#### [What you have to do]
Could you copy the rows again, starting with the line that contains "Observing the image" and going on through the end of the rows, offsetting every number in the answers (the distance and the point coordinates alike) by -135? Keep all other numbers unchanged and leave the pictures out of your reply.

#### [Material supplied]

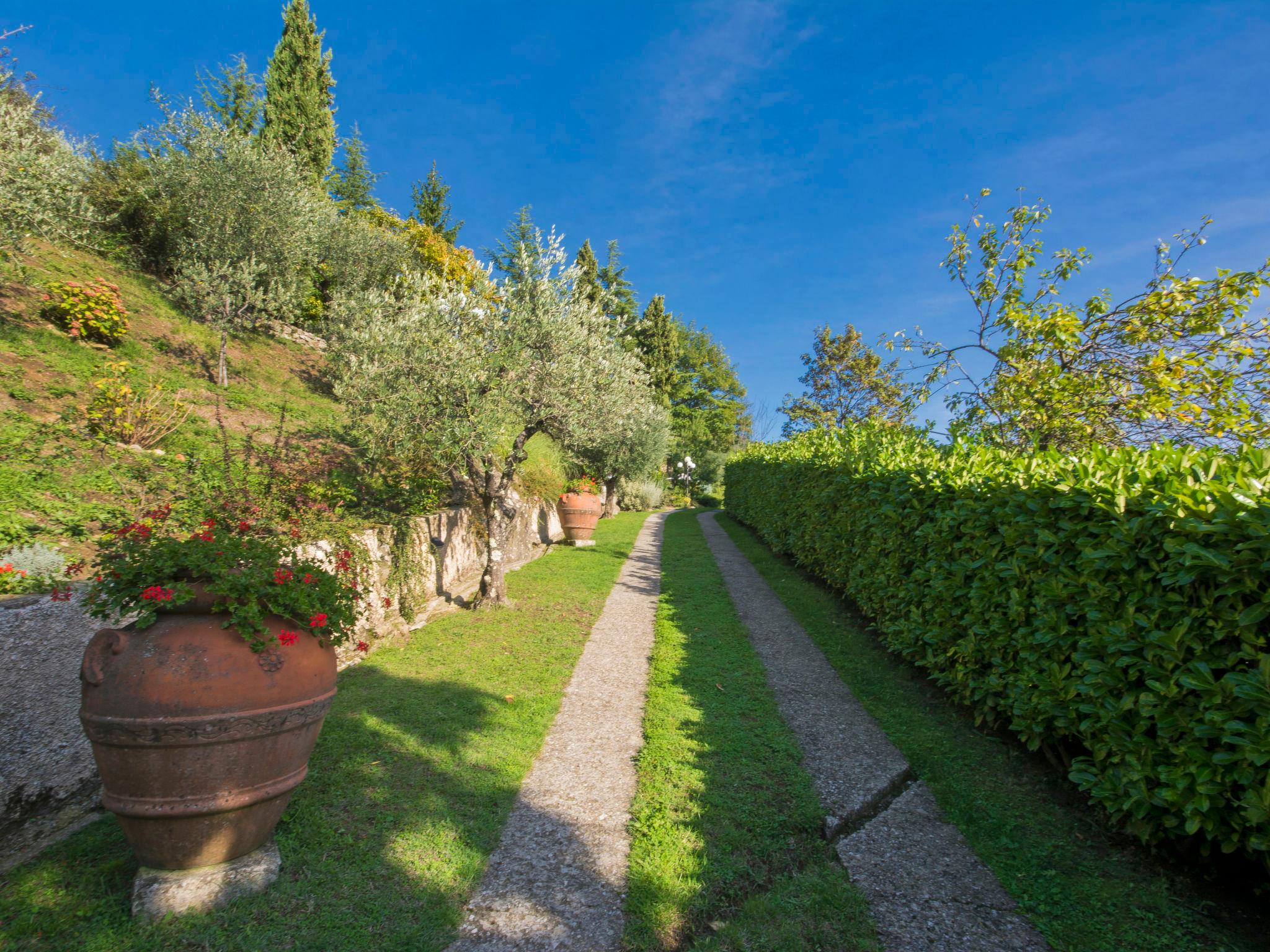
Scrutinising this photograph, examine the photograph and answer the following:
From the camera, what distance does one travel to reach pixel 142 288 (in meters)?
14.4

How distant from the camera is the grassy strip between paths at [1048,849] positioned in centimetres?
266

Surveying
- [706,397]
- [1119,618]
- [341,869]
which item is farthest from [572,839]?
[706,397]

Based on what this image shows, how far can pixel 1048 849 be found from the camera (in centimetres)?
327

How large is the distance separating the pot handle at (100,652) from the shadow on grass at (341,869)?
1056mm

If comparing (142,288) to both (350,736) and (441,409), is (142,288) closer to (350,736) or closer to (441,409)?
(441,409)

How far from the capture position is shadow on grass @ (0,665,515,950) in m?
2.62

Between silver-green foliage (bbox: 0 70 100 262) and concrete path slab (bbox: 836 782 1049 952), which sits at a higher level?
silver-green foliage (bbox: 0 70 100 262)

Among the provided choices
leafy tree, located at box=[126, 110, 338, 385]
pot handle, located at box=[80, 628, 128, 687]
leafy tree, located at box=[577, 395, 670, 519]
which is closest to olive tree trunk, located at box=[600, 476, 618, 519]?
leafy tree, located at box=[577, 395, 670, 519]

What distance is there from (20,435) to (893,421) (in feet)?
43.8

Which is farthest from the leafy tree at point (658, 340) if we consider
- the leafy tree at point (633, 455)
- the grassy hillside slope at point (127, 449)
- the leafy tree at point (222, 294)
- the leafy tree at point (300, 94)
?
the leafy tree at point (222, 294)

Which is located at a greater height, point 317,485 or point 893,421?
point 893,421

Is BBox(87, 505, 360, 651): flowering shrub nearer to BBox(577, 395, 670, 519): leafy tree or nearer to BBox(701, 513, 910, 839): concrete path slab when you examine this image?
BBox(701, 513, 910, 839): concrete path slab

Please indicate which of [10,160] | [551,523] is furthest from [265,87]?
[551,523]

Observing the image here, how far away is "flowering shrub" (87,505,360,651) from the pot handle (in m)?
0.10
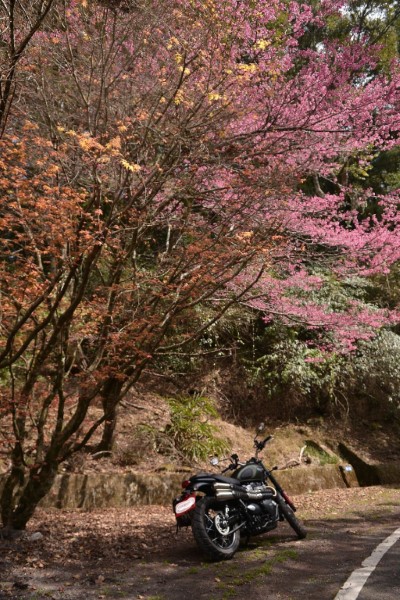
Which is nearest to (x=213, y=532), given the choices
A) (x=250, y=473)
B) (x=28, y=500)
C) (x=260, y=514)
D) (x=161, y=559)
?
(x=161, y=559)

#### [Result of this exercise]
Observing the image here, how far away is "flowering shrub" (87,505,360,651) from the pot handle (in m)?
-134.90
Which is nearest to (x=213, y=532), given the choices
A) (x=250, y=473)
B) (x=28, y=500)
C) (x=260, y=514)
D) (x=161, y=559)
?
(x=26, y=424)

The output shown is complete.